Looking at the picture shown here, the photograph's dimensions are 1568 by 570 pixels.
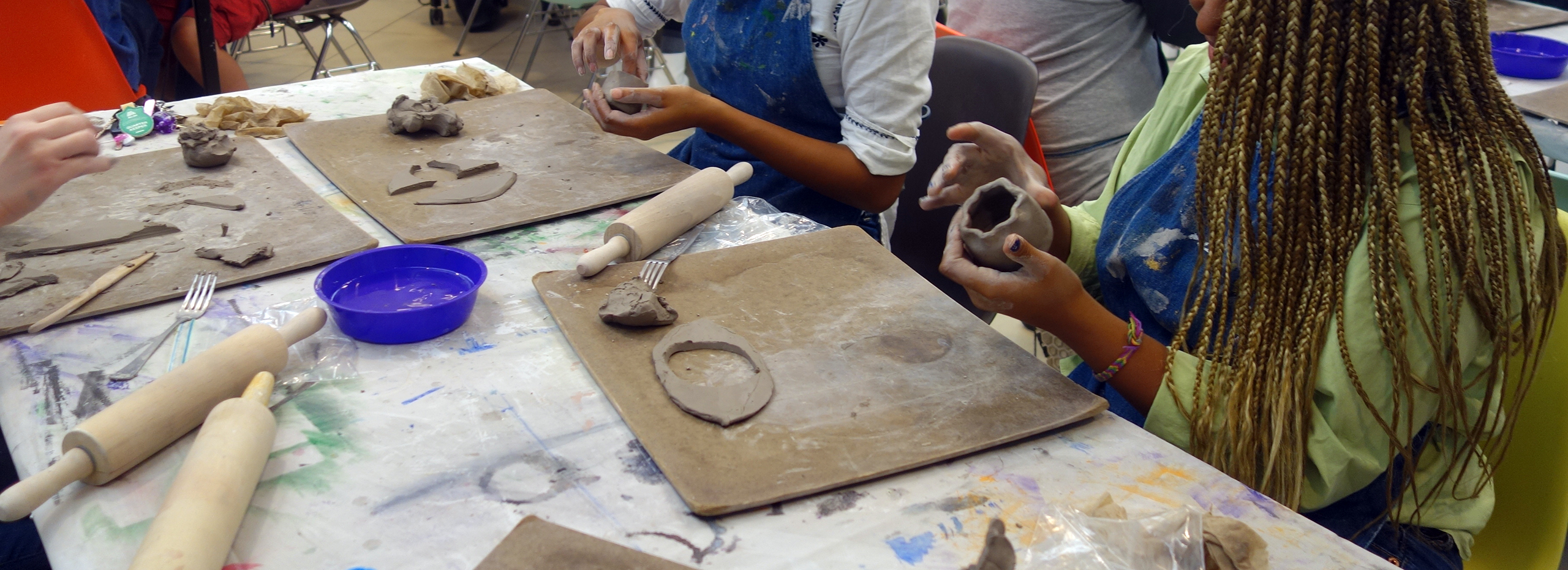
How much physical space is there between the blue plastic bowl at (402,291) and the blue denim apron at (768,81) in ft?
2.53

* * *

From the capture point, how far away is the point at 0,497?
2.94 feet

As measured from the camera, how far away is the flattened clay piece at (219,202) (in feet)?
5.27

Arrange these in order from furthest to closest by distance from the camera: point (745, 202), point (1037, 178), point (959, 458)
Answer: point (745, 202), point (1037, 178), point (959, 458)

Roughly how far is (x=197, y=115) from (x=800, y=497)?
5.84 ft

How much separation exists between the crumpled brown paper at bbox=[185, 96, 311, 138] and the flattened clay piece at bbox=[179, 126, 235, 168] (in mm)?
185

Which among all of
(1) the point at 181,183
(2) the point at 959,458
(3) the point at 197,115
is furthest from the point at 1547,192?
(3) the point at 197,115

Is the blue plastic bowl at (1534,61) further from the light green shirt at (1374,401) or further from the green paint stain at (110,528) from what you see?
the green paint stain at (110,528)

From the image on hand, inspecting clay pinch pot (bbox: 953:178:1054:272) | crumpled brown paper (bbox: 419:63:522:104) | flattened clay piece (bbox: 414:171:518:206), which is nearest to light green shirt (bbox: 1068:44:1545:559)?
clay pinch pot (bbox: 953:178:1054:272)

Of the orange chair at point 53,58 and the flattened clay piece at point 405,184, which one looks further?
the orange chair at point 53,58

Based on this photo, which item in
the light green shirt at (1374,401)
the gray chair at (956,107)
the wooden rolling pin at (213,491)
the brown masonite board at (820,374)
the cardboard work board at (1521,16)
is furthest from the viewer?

→ **PROBLEM TO WORK ON**
Reproduce everything from the line containing "Roughly how far" down to the line containing "is furthest from the viewer?", renaming "flattened clay piece" to "flat clay slab" throughout and leaving all else as it stands.

→ **SOLUTION TO THE PROBLEM**
Roughly how far is (x=197, y=115) from (x=800, y=497)?
5.84 ft

How much separation exists between the crumpled brown paper at bbox=[185, 96, 311, 138] and the flat clay slab at bbox=[179, 126, 235, 168] (in mm)?
185

Which among all of
(1) the point at 181,183
(2) the point at 959,458
(3) the point at 197,115
is furthest from the point at 1547,192?
(3) the point at 197,115

Is the blue plastic bowl at (1534,61) further from the light green shirt at (1374,401) or further from the green paint stain at (110,528) from what you see?
the green paint stain at (110,528)

From the image on hand, inspecting clay pinch pot (bbox: 953:178:1054:272) | crumpled brown paper (bbox: 419:63:522:104) | flat clay slab (bbox: 414:171:518:206), which is nearest to light green shirt (bbox: 1068:44:1545:559)?
clay pinch pot (bbox: 953:178:1054:272)

Of the orange chair at point 53,58 and the flat clay slab at point 405,184, which one looks further?
the orange chair at point 53,58

Based on this photo, which item in
the light green shirt at (1374,401)
the gray chair at (956,107)
the wooden rolling pin at (213,491)
the brown masonite board at (820,374)
the cardboard work board at (1521,16)
is furthest from the viewer?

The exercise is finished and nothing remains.